DATA SECTION:
*-*-*

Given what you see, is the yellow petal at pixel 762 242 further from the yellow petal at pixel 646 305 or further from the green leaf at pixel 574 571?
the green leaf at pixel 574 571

*-*-*

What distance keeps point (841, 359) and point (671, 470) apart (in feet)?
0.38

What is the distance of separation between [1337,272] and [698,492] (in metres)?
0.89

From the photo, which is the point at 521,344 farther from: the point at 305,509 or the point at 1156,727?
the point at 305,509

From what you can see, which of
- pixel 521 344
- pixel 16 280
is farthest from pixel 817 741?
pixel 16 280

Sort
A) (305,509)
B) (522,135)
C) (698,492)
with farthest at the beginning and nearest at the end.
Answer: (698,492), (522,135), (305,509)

*-*-*

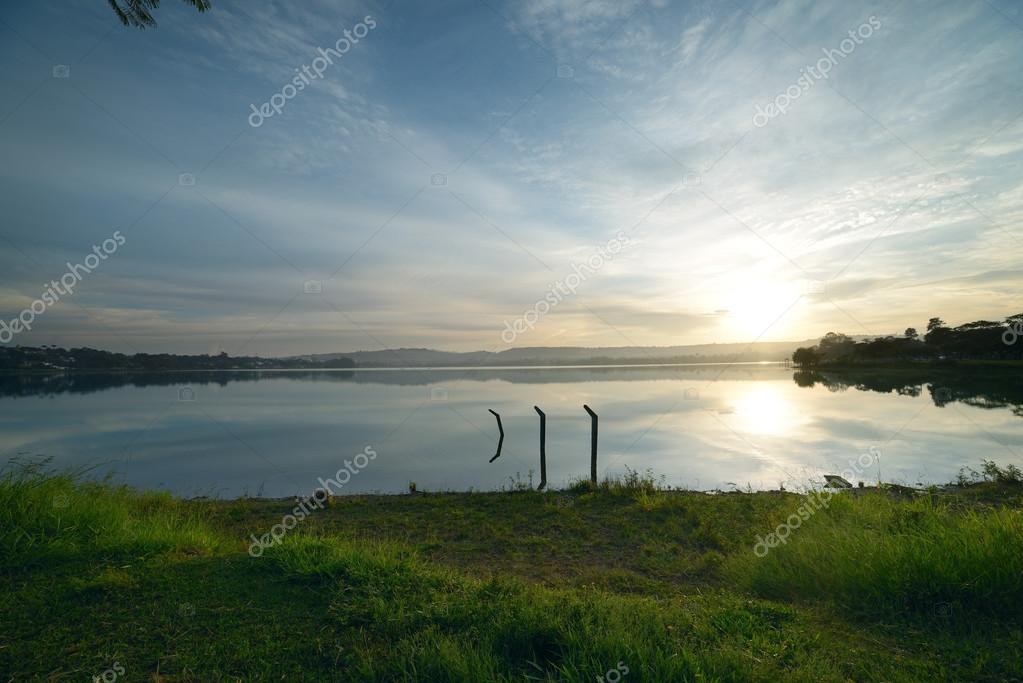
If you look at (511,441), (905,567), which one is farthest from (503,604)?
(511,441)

*-*-*

Identify every line in the material above that contains the word "which", and copy each of those lines in full.

From the photo, which is the point at 521,344 farther from: the point at 305,509 or the point at 1156,727?
From what you can see, which of
If you look at (511,441), (905,567), which one is farthest from (503,604)?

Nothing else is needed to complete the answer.